> _Exercises to complete_:
[1] According to the article on success, where was the dog groomer's business located?
[2] Write out the passage of the article on success from "This young woman" up to and including "a car mechanic?", word for word.
[3] Resume the article on what success means for children, starting right after its final sentence.

Could success mean being a good dog groomer?
30 Nov 2018
Why not? A mother of two shares her reflections on why parents should see success differently.
Recently, I have been thinking hard about this question: what exactly is success in Singapore?
We often link our ideas of “success” to our assumptions of what a good life entails. In our context, a “good life” often has these two elements: title (power of some sort) and money (displayed for others to see). If the two are present, success exists. This is why we feel doctors, lawyers, civil servants are successful. They tick these two key boxes.
I think that’s the heart of many parents’ anxieties for their children. When what our children are doing do not seem to fall within these parameters of success, we feel our panic level rising.
But perhaps, we should pause and think again. How else can success look like in our children’s lives?
I can share about my dog’s groomer, a young woman who runs a successful business and who is often fully booked. I stumbled upon her online and found her at the heart of an old HDB estate.
“Why are you here?” I asked her. She explained that she was initially working at a mall but she found that all her talent and hard work went into her landlord’s pockets. She needed a more affordable option and decided to move.
This young woman is skilful, she’s smart and she clearly enjoys her work. Would you have thought that success was having your child become a good dog groomer?
I could have shared the story of my car mechanic whom I equate with my doctor. If he tells me that my suspension is shot or the gears need changing, I just nod and reach for my wallet. It’s like my doctor saying I have a tumour — why would I argue with the one guy who knows what he’s doing?
Would you have thought that success was having your child become a car mechanic?

Scene geometry reasoning data:
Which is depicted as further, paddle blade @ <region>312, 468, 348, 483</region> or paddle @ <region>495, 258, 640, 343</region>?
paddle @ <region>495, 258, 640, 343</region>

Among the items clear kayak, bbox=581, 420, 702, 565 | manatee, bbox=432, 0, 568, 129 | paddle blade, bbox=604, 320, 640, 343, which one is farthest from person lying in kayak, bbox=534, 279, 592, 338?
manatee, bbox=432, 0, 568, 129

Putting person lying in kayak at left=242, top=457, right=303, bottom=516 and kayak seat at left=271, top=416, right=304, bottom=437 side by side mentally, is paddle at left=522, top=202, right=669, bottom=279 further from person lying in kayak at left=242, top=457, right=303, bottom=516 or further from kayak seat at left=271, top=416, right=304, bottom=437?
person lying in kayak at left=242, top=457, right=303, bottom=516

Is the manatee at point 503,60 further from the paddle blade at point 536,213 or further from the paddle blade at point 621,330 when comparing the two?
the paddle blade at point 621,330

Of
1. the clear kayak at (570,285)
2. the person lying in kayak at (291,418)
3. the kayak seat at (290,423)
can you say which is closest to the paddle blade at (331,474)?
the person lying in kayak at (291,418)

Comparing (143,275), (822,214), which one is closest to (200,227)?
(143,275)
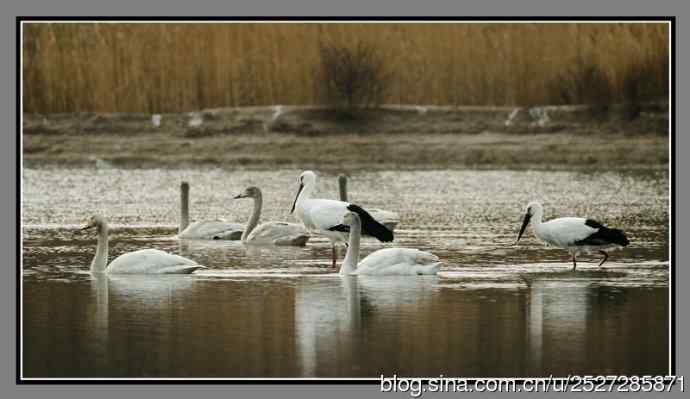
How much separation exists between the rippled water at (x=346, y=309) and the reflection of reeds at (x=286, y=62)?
250 centimetres

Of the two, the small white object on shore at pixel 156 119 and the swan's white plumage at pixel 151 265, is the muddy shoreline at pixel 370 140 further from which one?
the swan's white plumage at pixel 151 265

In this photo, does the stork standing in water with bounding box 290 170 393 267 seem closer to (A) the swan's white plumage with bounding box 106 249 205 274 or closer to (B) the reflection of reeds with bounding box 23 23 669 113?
(A) the swan's white plumage with bounding box 106 249 205 274

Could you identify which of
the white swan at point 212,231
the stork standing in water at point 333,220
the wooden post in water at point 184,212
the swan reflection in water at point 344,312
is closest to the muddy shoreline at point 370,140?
the wooden post in water at point 184,212

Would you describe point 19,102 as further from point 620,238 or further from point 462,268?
point 620,238

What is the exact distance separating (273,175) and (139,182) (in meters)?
3.27

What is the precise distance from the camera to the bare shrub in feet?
77.7

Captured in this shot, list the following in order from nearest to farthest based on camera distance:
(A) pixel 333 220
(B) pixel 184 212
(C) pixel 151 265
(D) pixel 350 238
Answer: (C) pixel 151 265 → (D) pixel 350 238 → (A) pixel 333 220 → (B) pixel 184 212

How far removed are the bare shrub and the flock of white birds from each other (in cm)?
625

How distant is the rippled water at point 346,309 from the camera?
10.1 m

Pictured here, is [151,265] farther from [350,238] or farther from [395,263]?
[395,263]

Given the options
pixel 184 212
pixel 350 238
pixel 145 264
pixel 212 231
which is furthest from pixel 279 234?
pixel 145 264

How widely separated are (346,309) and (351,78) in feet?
49.0

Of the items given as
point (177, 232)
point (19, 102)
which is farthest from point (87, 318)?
point (177, 232)

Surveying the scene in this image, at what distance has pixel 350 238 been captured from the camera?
1420 cm
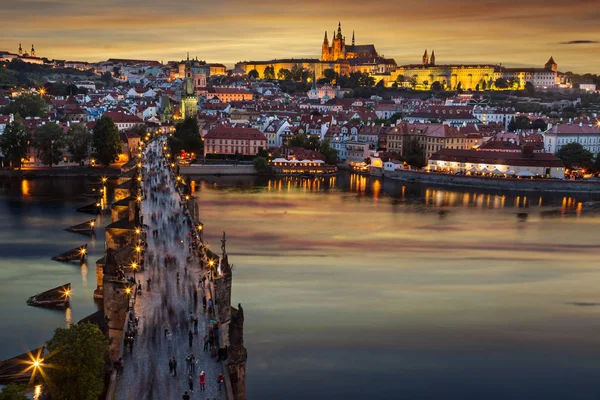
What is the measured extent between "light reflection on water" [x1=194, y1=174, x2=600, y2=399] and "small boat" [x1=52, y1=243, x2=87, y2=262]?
346cm

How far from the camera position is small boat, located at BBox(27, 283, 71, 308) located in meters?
13.3

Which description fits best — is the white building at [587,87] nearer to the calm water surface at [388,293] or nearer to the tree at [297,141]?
the tree at [297,141]

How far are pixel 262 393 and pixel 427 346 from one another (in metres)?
3.08

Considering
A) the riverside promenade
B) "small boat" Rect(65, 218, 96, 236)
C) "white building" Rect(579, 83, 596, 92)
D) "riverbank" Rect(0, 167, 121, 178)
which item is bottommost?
"small boat" Rect(65, 218, 96, 236)

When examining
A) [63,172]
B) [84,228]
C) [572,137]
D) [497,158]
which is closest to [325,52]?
[572,137]

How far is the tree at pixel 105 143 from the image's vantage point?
116 feet

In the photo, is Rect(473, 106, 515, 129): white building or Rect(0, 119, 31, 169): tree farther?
Rect(473, 106, 515, 129): white building

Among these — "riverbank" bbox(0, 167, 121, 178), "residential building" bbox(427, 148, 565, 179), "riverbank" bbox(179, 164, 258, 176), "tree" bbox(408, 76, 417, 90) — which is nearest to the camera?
"riverbank" bbox(0, 167, 121, 178)

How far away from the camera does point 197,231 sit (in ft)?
47.4

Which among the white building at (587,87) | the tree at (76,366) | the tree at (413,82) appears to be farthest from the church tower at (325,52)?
the tree at (76,366)

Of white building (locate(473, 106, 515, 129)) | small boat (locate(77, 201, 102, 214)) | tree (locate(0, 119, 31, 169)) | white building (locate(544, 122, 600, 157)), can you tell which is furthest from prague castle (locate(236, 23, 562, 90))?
small boat (locate(77, 201, 102, 214))

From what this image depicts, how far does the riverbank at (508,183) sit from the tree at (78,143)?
1512 centimetres

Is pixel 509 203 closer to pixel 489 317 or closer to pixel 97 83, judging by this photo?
pixel 489 317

> _Answers for the tasks_:
[1] At the heart of an old HDB estate.

[2]
This young woman is skilful, she’s smart and she clearly enjoys her work. Would you have thought that success was having your child become a good dog groomer?
I could have shared the story of my car mechanic whom I equate with my doctor. If he tells me that my suspension is shot or the gears need changing, I just nod and reach for my wallet. It’s like my doctor saying I have a tumour — why would I argue with the one guy who knows what he’s doing?
Would you have thought that success was having your child become a car mechanic?

[3]
If you look at all the folks in your life whose work makes your life run smoothly, you’ll find they have such a range of skills and abilities. I know I do — they are essential to me because I wouldn’t be able to do any of those things. The hairdresser, the air-con maintenance guy, the cook at your favourite eatery, and every faceless, nameless person behind all the apps I rely on. If you think about it, that list is pretty endless. So why is it that we have such a narrow definition of what makes someone successful?
We are in one of the most transformative times in human history. We used to rely on this linear trajectory to success: getting into good schools, scoring straight As, graduating from university and landing a good job. But this is becoming the old way of thinking.
These tried-and-tested formulas are swiftly being replaced by something no one even knows what anymore. This sort of change demands us to look elsewhere, and open ourselves to all kinds of unknowns.
For parents, it starts with the belief that every child can pursue the one thing that will add value to another human being. Or in my case, to my beloved little animal.
Crispina Robert was a panellist at MOE’s Possibilities Panel at World Skills 2018. She is the Assistant Programme Chair (Diploma in Mass Communications) at Republic Polytechnic and a mother of two.